Nah, lockdown fucked shit up for me. I was thinking of starting with a master's degree programme but when I saw how shitty the new online format is, and how the uni deliberately makes the exams harder during that time, I decided against it.
idk where you live or when the uni year starts but for me you can still apply to unis, albeit only the shitty ones which didn't fill their courses, so you could still try going for an Msc or just wait a year to apply, sucks but better than having a fucked up education in the first year
 
idk where you live or when the uni year starts but for me you can still apply to unis, albeit only the shitty ones which didn't fill their courses, so you could still try going for an Msc or just wait a year to apply, sucks but better than having a fucked up education in the first year
I'm probably waiting another year. Attending lectures (and going to intellectual debates hosted by the uni) was the last enjoyment I had in life. (((corona))) has ruined shit for me. I cannot focus on studying when I'm trapped in my small room all day. I prefer going to the library or to a computer pool or something. My room is too depressing.
 
I'm probably waiting another year. Attending lectures (and going to intellectual debates hosted by the uni) was the last enjoyment I had in life. (((corona))) has ruined shit for me. I cannot focus on studying when I'm trapped in my small room all day. I prefer going to the library or to a computer pool or something. My room is too depressing.

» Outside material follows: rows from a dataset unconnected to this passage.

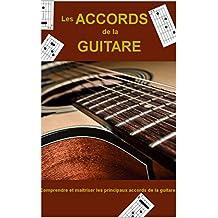 Les accords de la guitare: Comprendre et maitriser les principaux accords de la guitare (French Edition)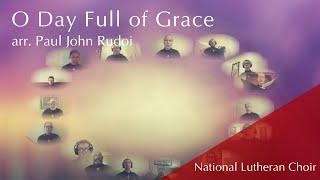 O Day Full of Grace - arr. Paul John Rudoi | National Lutheran Choir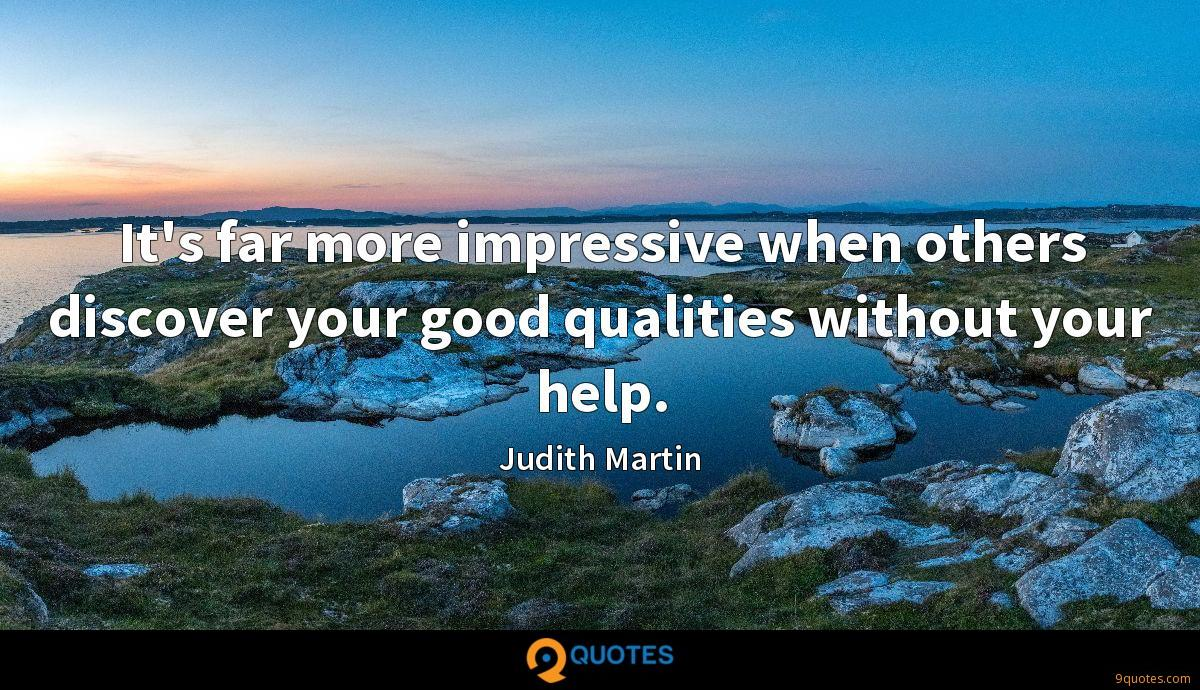 It's far more impressive when others discover your good qualities without your help.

if youre a high iqcel going to uni and becoming an academic is best cope tbh, replace female validation with intellectual validation, and once your emotions are more balanced and steady other things like motivation fall into place, also worth pointing out the buddy boyo Goethe went to italy to fuck prostitutes essentially because he thought sex was important, so escortmaxxing could also fill a void for you
 
21.1, but I look very skinny
people even joked about it before, they asked me if I have AIDS because I'm basically skin and bones.. normalfags are scum
 
if youre a high iqcel going to uni and becoming an academic is best cope tbh, replace female validation with intellectual validation, and once your emotions are more balanced and steady other things like motivation fall into place, also worth pointing out the buddy boyo Goethe went to italy to fuck prostitutes essentially because he thought sex was important, so escortmaxxing could also fill a void for you
My IQ is above average, but I'm socially inept and mentally ill, which makes things astronomically harder for me. I was on antidepressants for years. And now that I'm not, I constantly feel like shit. I do, however, believe that science can be a good cope. I think that diving into the world of mathematics (and computer science) can be very fulfilling when you're not struggling with mental issues. It has kept my mind occupied for years. I was even thinking of pursing a phd as well, but abandoned the idea cuz I don't feel like doing anything lately. Not to mention, I was contemplating suicide. Depression has completely engulfed me and made life an insufferable, joyless hell. As for escorts, I don't think that's an option for me tbh -- I'm too high inhib and autistic.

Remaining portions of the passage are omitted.